* _Action item_
Set down each entry below exactly as written, keeping the pictures out.

--------------------------------------------------

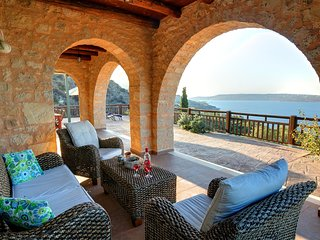 Aptera Villa Sleeps 6 with Pool Air Con and WiFi - 5604894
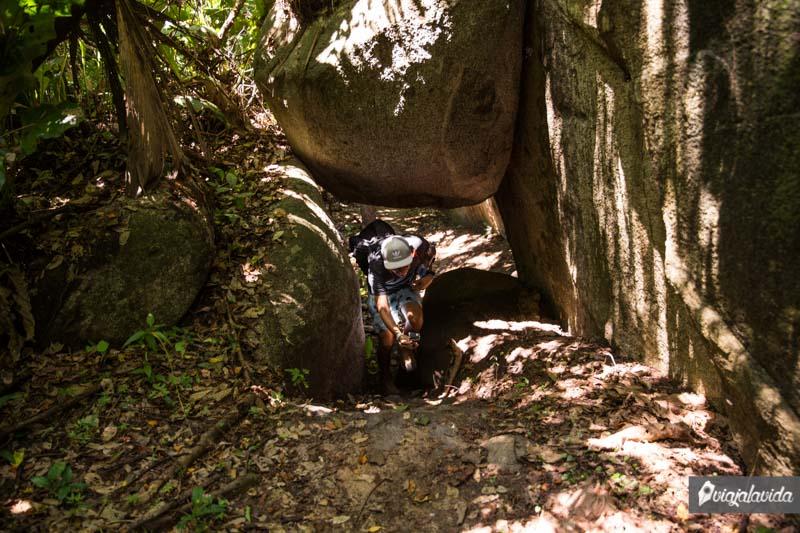 Bajo enormes rocas.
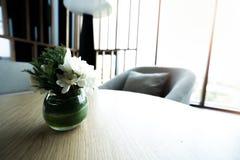 Εσωτερική έννοια καθιστικών Διακοσμήστε σύγχρονο στο σπίτι στοκ εικόνες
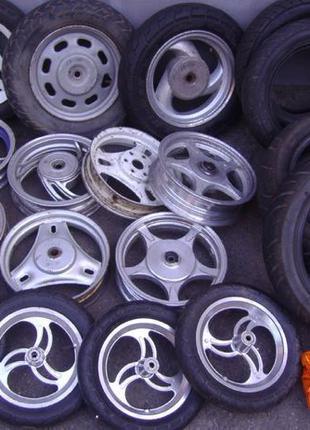 Колесо (шина камера диск) мотошина на скутер/мопед 3.00-10 и 3...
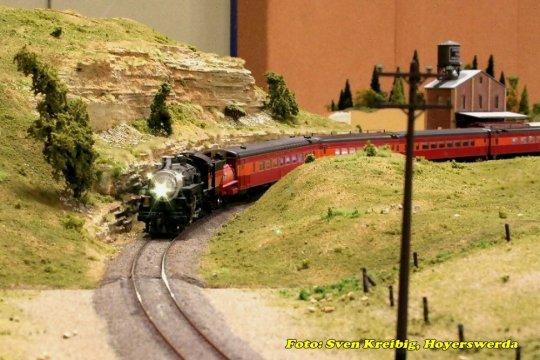 Unterwegs durch den sonnigen Westen der USA - die #3000 der Espee mit dem Sacramento Daylight, einem Zug mit fünf Wagen  ...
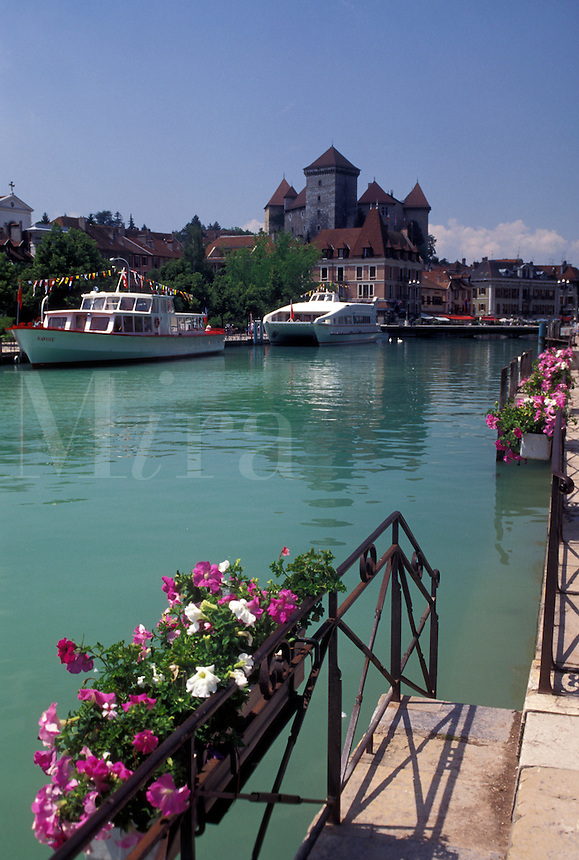 France, Annecy, Haute-Savoie, Rhone-Alpes, Europe, Excursion boats docked along the Thiou canal decorated with flowers on scenic Lake Annecy (Lac d' Annecy) in Annecy.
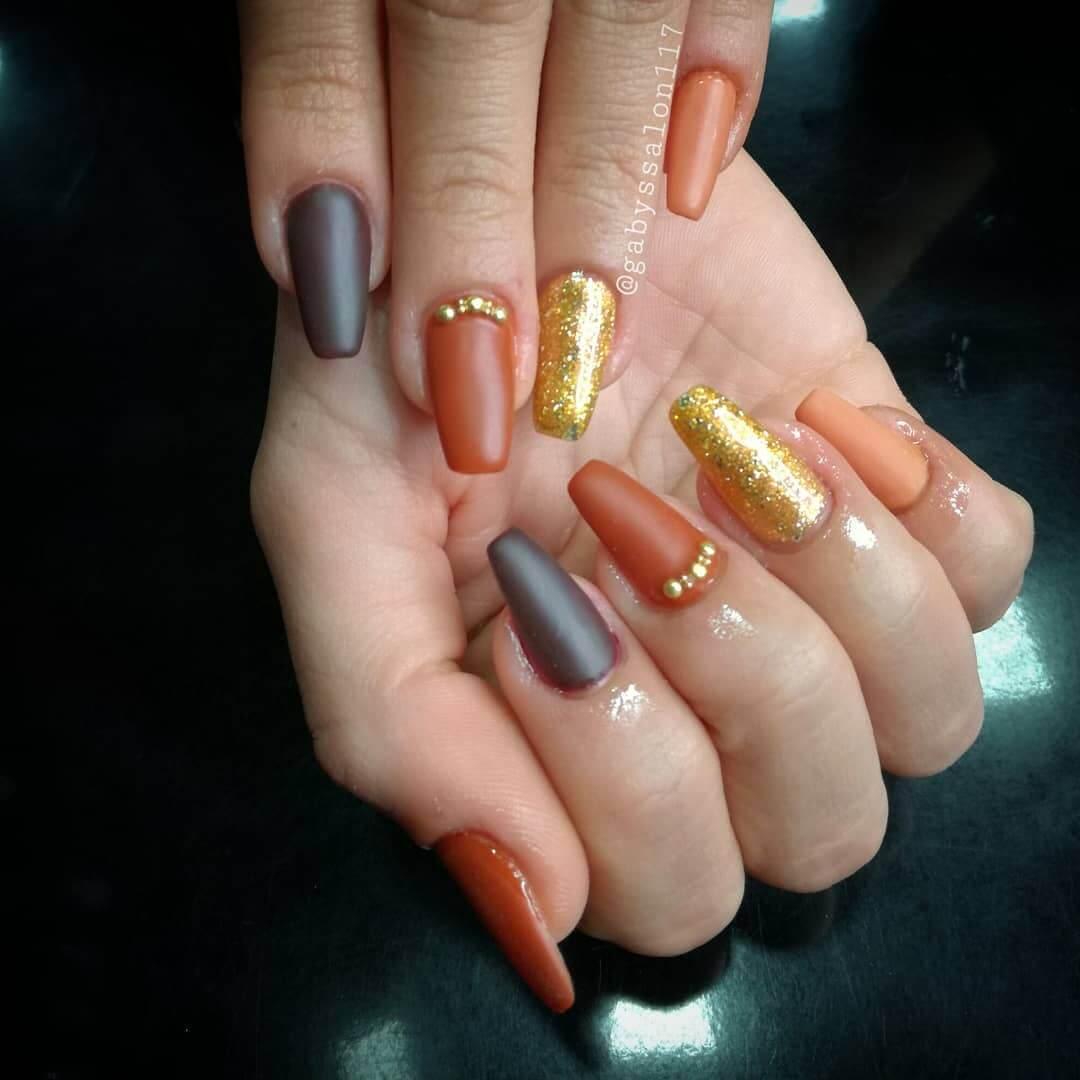 uñas naranja mate con dorado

--------------------------------------------------

* _Finished exercise_
 Aptera Villa Sleeps 6 with Pool Air Con and WiFi - 5604894
 Bajo enormes rocas.
 Εσωτερική έννοια καθιστικών Διακοσμήστε σύγχρονο στο σπίτι στοκ εικόνες
 Колесо (шина камера диск) мотошина на скутер/мопед 3.00-10 и 3...
 Unterwegs durch den sonnigen Westen der USA - die #3000 der Espee mit dem Sacramento Daylight, einem Zug mit fünf Wagen  ...
 France, Annecy, Haute-Savoie, Rhone-Alpes, Europe, Excursion boats docked along the Thiou canal decorated with flowers on scenic Lake Annecy (Lac d' Annecy) in Annecy.
 uñas naranja mate con dorado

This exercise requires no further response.